In T 241/99, for instance, the board considered it insufficient for the purposes of R. 55(c) EPC 1973 (cf. R. 76(2)(c) EPC) that, in the event of a purported sale to a small, closed group of customers, these were identified only by a coded indication (list of numbers). This was different from the sale of mass-produced goods to anonymous buyers and resembled rather the case of a single sale, for which the requirements of R. 76(2)(c) EPC were met only if the name and address of the sole buyer were indicated within the opposition period.

In T 511/02, concerning the opponent's duty of substantiation, it had not been indicated when and how fitting and installation instructions cited against the patent had been made available to the public. Since this factor was crucial to the establishment of whether they formed part of the prior art and thus whether they could actually be cited against the patent, no adequate indication had been given of the relevant facts and evidence (see also T 1271/06).

In T 538/89 the board stressed that the evidence offered in support of public prior use could be submitted after expiry of the period for opposition since R. 55(c) EPC 1973 (cf. R. 76(2)(c) EPC) only required that it be indicated (see also T 752/95, T 249/98).

According to the board, nomination of a witness for subsequent examination is deemed to constitute indication of evidence (see also T 28/93, T 988/93 and T 241/99). Although a general offer of a witness testimony cannot compensate for an inadequate presentation of facts, for the opposition to be admissible it is only necessary to name the witnesses. The naming of a witness to be heard later is therefore to be regarded as a sufficient indication of evidence as long as it is clear for what assertions of facts the witness is being named. It is neither necessary to indicate a specific subject in connection with evidence nor to indicate what the witness could say about a given assertion (T 1553/07).

The evaluation of evidence in cases of alleged public prior use is dealt with in detail in Chapter III.G.4.3.2.

Examination by the EPO of its own motion 

Under Art. 114 EPC the EPO has a limited obligation to undertake an examination of its own motion with regard to public prior use.

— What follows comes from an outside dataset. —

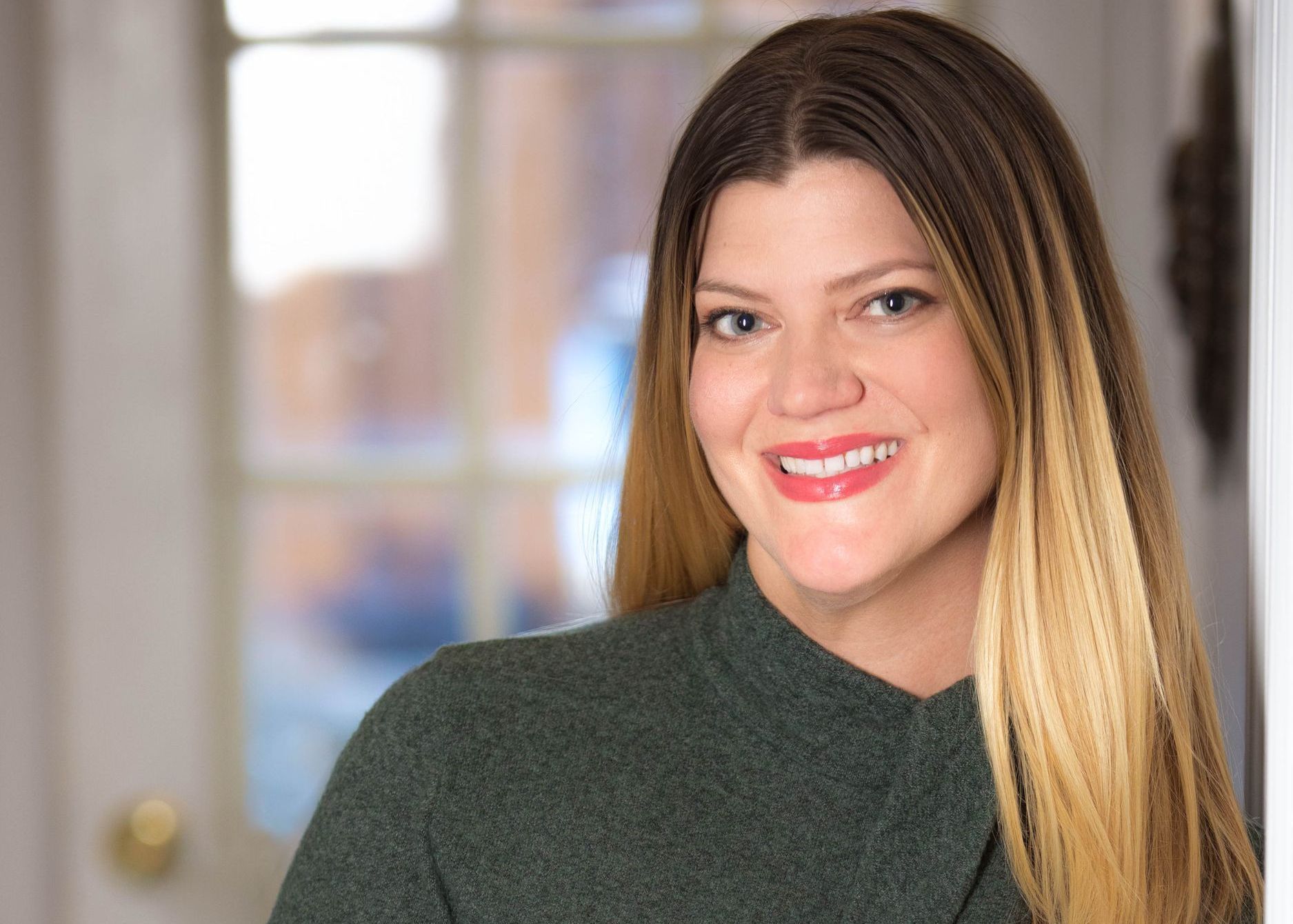 A woman in a green sweater is smiling for the camera.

In T 129/88 (OJ 1993, 598) the board noted that although a board of appeal had an obligation under Art. 114(1) EPC to investigate matters of its own motion, that obligation did not extend as far as investigating an allegation of public prior use, where the party previously making that allegation had withdrawn from proceedings and it was difficult to establish all the relevant facts without that party's co-operation. The reason for this was that the obligation to investigate of its own motion imposed on the EPO by Art. 114(1) EPC was not unlimited in its scope, but was confined by considerations of reasonableness and expediency. Therefore, if the opponents withdrew the opposition, thereby indicating that they were no longer interested in the outcome of the opposition, then, although the EPO might have the power, depending on the state of residence of relevant witnesses, to compel them to give evidence, either before the EPO or before the court of a contracting state, in the interests of procedural economy it should not normally investigate the issue any further. It would be different if a relevant public prior use had already been substantiated by documents of undisputed authenticity, or if the material facts with respect to the alleged public prior use were undisputed (see T 830/90, OJ 1994, 713; T 887/90, T 634/91, T 252/93 and T 34/94).